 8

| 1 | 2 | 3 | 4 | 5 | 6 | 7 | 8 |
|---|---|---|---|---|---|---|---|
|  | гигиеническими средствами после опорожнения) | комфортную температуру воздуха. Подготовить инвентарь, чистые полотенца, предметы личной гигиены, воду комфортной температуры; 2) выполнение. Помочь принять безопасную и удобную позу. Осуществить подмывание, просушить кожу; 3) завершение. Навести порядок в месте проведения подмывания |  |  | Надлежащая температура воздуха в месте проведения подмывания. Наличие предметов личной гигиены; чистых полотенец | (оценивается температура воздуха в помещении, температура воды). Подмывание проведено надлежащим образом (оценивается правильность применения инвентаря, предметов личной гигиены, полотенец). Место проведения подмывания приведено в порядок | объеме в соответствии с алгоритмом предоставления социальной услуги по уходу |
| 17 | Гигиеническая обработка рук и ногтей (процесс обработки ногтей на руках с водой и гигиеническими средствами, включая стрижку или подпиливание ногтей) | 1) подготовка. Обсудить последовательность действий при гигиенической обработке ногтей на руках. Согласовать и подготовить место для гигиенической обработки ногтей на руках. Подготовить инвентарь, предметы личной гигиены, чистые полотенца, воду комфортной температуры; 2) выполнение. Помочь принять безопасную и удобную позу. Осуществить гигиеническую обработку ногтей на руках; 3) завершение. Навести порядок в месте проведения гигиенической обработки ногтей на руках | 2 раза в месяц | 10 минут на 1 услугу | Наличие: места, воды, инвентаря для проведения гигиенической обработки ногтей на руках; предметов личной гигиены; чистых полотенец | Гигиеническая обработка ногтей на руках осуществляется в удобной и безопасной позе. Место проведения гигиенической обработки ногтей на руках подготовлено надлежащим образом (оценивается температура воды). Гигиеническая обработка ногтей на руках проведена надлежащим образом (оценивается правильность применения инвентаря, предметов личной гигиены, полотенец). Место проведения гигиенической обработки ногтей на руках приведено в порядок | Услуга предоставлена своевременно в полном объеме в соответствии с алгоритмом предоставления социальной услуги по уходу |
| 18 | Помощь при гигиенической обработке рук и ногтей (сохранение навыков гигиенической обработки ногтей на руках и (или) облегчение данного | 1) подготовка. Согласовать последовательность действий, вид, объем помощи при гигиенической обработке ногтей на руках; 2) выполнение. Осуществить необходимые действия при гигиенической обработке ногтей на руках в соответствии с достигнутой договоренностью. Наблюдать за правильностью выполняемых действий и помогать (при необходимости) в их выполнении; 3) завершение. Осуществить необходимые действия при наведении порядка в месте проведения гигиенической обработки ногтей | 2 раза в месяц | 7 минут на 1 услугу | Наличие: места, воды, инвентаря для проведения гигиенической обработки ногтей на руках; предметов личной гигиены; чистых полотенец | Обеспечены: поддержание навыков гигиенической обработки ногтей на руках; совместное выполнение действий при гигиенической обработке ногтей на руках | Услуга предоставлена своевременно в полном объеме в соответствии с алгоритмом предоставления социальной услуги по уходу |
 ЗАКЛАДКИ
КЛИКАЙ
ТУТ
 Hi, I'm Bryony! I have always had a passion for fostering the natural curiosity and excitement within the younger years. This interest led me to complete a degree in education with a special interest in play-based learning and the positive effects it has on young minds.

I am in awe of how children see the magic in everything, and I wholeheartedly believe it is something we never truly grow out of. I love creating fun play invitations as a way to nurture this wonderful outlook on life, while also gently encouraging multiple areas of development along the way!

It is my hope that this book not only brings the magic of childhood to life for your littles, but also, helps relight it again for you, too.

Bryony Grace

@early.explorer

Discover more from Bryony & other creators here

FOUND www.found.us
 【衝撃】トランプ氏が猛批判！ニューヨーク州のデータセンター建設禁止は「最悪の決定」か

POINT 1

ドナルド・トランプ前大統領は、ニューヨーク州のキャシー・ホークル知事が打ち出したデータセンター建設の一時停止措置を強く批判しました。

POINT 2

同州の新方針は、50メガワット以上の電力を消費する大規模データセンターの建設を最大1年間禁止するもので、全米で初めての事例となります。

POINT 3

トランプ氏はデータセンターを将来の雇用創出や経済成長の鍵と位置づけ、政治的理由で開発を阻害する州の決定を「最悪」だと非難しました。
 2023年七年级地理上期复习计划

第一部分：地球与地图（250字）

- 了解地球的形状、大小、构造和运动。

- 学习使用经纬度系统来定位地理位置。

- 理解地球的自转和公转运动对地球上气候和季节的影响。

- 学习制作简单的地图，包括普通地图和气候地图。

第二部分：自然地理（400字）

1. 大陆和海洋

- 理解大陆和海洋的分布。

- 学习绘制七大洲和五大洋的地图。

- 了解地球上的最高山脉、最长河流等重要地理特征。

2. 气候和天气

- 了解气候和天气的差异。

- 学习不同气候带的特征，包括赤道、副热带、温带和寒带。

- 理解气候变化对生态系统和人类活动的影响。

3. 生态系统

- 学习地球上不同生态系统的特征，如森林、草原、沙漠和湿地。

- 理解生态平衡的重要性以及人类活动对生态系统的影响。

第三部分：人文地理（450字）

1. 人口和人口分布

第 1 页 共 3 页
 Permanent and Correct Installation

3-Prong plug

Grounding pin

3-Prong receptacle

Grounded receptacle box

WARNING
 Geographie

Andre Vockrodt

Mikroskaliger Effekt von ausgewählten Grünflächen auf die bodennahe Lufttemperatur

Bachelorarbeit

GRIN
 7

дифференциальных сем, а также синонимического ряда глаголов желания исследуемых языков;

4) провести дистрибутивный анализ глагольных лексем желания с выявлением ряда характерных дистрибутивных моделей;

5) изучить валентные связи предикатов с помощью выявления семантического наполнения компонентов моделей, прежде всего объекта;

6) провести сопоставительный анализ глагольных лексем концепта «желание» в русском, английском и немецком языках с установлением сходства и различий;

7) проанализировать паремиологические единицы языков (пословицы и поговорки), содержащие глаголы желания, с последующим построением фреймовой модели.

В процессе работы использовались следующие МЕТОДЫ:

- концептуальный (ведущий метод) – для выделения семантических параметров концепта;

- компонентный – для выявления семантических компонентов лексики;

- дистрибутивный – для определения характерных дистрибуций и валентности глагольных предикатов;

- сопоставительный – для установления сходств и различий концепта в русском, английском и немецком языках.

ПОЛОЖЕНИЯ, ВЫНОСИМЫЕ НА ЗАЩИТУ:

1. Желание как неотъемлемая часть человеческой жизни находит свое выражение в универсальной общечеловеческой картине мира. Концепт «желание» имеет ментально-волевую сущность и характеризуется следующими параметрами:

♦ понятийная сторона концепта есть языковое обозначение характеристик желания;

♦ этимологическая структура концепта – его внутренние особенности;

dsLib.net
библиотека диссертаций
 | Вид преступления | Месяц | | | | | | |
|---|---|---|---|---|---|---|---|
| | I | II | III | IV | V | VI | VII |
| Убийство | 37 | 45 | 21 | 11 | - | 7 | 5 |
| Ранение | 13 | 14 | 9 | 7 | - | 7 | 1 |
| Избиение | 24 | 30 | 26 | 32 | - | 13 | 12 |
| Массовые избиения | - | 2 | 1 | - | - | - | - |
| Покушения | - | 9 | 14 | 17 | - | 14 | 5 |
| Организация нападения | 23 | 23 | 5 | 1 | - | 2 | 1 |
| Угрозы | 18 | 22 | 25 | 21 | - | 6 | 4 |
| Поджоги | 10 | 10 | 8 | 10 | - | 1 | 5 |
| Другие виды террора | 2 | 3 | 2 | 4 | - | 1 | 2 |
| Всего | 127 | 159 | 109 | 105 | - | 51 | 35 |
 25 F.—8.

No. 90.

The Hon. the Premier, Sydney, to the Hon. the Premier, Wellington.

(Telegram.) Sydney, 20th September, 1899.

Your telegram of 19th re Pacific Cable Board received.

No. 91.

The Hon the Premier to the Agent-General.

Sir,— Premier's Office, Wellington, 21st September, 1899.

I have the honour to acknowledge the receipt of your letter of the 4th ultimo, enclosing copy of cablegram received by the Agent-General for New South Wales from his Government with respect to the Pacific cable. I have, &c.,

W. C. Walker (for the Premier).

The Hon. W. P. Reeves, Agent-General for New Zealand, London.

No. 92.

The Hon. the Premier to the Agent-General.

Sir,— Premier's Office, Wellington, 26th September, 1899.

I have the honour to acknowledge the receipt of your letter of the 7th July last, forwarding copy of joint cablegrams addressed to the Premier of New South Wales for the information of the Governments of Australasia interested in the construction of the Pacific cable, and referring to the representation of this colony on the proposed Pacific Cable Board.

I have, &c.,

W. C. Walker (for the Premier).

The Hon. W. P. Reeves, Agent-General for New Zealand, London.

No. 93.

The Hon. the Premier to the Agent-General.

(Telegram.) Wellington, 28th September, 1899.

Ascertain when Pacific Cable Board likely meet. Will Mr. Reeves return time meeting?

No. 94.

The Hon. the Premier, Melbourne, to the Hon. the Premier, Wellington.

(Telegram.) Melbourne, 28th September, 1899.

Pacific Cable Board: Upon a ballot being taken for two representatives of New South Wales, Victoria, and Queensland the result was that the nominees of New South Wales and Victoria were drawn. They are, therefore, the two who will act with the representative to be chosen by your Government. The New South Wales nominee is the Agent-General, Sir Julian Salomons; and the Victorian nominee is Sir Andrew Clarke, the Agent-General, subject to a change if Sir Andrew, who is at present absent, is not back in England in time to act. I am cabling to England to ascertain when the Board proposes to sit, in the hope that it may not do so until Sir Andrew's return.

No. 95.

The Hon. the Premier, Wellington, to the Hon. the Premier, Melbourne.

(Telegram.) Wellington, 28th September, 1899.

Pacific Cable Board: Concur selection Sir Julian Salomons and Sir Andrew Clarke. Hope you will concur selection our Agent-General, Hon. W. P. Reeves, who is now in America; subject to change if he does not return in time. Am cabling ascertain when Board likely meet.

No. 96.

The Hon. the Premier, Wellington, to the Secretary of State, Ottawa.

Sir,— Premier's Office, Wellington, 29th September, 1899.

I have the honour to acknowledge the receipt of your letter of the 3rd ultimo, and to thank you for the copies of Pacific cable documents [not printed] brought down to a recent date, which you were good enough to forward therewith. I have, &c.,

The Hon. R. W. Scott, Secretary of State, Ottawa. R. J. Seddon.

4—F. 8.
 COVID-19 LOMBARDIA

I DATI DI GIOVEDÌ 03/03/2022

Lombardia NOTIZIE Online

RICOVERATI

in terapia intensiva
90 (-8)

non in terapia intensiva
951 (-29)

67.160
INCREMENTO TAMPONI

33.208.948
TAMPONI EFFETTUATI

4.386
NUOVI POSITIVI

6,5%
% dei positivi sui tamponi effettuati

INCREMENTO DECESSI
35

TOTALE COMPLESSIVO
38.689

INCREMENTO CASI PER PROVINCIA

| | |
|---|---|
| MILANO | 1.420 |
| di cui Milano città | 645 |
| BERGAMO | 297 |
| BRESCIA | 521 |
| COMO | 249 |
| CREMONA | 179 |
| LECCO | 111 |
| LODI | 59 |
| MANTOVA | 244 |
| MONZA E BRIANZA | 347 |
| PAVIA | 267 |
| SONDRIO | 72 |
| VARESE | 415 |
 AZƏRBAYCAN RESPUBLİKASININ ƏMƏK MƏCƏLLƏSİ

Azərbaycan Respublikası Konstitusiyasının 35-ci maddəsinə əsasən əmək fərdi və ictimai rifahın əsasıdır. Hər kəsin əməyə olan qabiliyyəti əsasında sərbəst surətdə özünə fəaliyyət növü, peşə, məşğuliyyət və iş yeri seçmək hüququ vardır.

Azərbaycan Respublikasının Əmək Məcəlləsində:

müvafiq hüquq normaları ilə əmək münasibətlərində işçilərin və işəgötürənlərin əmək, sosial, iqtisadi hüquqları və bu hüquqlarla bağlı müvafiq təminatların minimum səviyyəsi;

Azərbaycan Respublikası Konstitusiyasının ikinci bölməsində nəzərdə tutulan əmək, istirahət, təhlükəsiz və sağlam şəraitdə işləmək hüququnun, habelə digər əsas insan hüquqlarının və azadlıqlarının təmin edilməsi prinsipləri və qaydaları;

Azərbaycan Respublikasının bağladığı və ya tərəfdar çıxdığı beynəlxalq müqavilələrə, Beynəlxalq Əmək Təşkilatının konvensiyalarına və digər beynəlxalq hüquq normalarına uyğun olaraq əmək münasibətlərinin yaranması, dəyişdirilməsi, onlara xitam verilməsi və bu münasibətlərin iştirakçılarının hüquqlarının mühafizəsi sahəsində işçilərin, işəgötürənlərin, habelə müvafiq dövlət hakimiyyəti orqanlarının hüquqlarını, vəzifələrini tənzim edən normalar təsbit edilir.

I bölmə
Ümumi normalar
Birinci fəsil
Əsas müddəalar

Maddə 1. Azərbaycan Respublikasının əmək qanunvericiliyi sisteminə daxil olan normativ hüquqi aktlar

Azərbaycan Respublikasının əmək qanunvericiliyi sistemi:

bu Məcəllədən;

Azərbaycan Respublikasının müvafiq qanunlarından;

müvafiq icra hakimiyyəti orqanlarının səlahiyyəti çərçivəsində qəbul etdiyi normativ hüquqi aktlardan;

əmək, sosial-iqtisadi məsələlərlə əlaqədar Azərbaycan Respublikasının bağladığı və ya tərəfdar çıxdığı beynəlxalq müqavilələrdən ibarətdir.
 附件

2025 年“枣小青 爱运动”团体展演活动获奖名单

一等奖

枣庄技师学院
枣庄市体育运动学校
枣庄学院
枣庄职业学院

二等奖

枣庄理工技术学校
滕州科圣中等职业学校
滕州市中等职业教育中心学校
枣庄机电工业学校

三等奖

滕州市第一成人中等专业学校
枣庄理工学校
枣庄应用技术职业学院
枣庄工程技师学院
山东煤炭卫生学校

------------------------------------

## WHAT YOU NEED TO DO
Looking at the data above, write out exactly the lines that start at the one containing "NUOVI POSITIVI" and end at the one containing "bu Məcəllədən;"; include both and nothing beyond.

## RESPONSE AREA
NUOVI POSITIVI

6,5%
% dei positivi sui tamponi effettuati

INCREMENTO DECESSI
35

TOTALE COMPLESSIVO
38.689

INCREMENTO CASI PER PROVINCIA

| | |
|---|---|
| MILANO | 1.420 |
| di cui Milano città | 645 |
| BERGAMO | 297 |
| BRESCIA | 521 |
| COMO | 249 |
| CREMONA | 179 |
| LECCO | 111 |
| LODI | 59 |
| MANTOVA | 244 |
| MONZA E BRIANZA | 347 |
| PAVIA | 267 |
| SONDRIO | 72 |
| VARESE | 415 |
 AZƏRBAYCAN RESPUBLİKASININ ƏMƏK MƏCƏLLƏSİ

Azərbaycan Respublikası Konstitusiyasının 35-ci maddəsinə əsasən əmək fərdi və ictimai rifahın əsasıdır. Hər kəsin əməyə olan qabiliyyəti əsasında sərbəst surətdə özünə fəaliyyət növü, peşə, məşğuliyyət və iş yeri seçmək hüququ vardır.

Azərbaycan Respublikasının Əmək Məcəlləsində:

müvafiq hüquq normaları ilə əmək münasibətlərində işçilərin və işəgötürənlərin əmək, sosial, iqtisadi hüquqları və bu hüquqlarla bağlı müvafiq təminatların minimum səviyyəsi;

Azərbaycan Respublikası Konstitusiyasının ikinci bölməsində nəzərdə tutulan əmək, istirahət, təhlükəsiz və sağlam şəraitdə işləmək hüququnun, habelə digər əsas insan hüquqlarının və azadlıqlarının təmin edilməsi prinsipləri və qaydaları;

Azərbaycan Respublikasının bağladığı və ya tərəfdar çıxdığı beynəlxalq müqavilələrə, Beynəlxalq Əmək Təşkilatının konvensiyalarına və digər beynəlxalq hüquq normalarına uyğun olaraq əmək münasibətlərinin yaranması, dəyişdirilməsi, onlara xitam verilməsi və bu münasibətlərin iştirakçılarının hüquqlarının mühafizəsi sahəsində işçilərin, işəgötürənlərin, habelə müvafiq dövlət hakimiyyəti orqanlarının hüquqlarını, vəzifələrini tənzim edən normalar təsbit edilir.

I bölmə
Ümumi normalar
Birinci fəsil
Əsas müddəalar

Maddə 1. Azərbaycan Respublikasının əmək qanunvericiliyi sisteminə daxil olan normativ hüquqi aktlar

Azərbaycan Respublikasının əmək qanunvericiliyi sistemi:

bu Məcəllədən;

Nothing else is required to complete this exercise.